PASSAGE GIVEN —
Hello,
I know this ECC vs. Non-ECC topic it is a very sensitive one here in the forum.
But I would like to understand how a scrub exactly works on ZFS to make my own judgement if ECC is really needed or not (I had a debate with a colleague some days ago, I argueg for ECC, he argued against).
Let’s assume ZFS does a scrub over all the data on a pool and at least one of the Non-ECC RAM modules has some permanently faulty bits.
My current understanding is for a scrub:
- ZFS reads a block of data (including a checksum) from the pool.
- This information is stored into RAM.
- ZFS calculates the checksum over the stored data in RAM.
- ZFS compares the newly calculated checksum with the existing one in RAM (the one read from the pool).
- If both checksums are fine, nothing to be done. Otherwise, ZFS reads the same data from another (redundant) location, copies this data into RAM, does some verification via checksum and replaces the faulty data with this redundant copy.
So, what happens if something goes wrong:
- Steps 3) and 4): If ZFS calculates a wrong checksum over correct data (because of faulty bits in RAM), it assumes the data is faulty and tries to correct it. As long as we have some redundancy, it should be fine.

REQUIRED TASK A —
Answer these questions about the ZFS scrub post above, one answer per line:
(i) What did the poster's colleague argue about ECC?
(ii) According to the poster, what does ZFS read from the pool at the start of a scrub?
(iii) What does ZFS assume if it calculates a wrong checksum over correct data?
REQUIRED TASK B —
Edit the part of the ZFS scrub post starting with "- ZFS calculates" and going on through "from the pool)." by replacing "newly" with "freshly", and give that part again.

DATA EXCERPT —
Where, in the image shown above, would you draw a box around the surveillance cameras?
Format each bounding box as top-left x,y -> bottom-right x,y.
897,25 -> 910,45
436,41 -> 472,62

EXERCISE ANSWER A —
(i) The colleague argued against ECC.
(ii) ZFS reads a block of data, including a checksum.
(iii) ZFS assumes the data is faulty and tries to correct it.

EXERCISE ANSWER B —
- ZFS calculates the checksum over the stored data in RAM.
- ZFS compares the freshly calculated checksum with the existing one in RAM (the one read from the pool).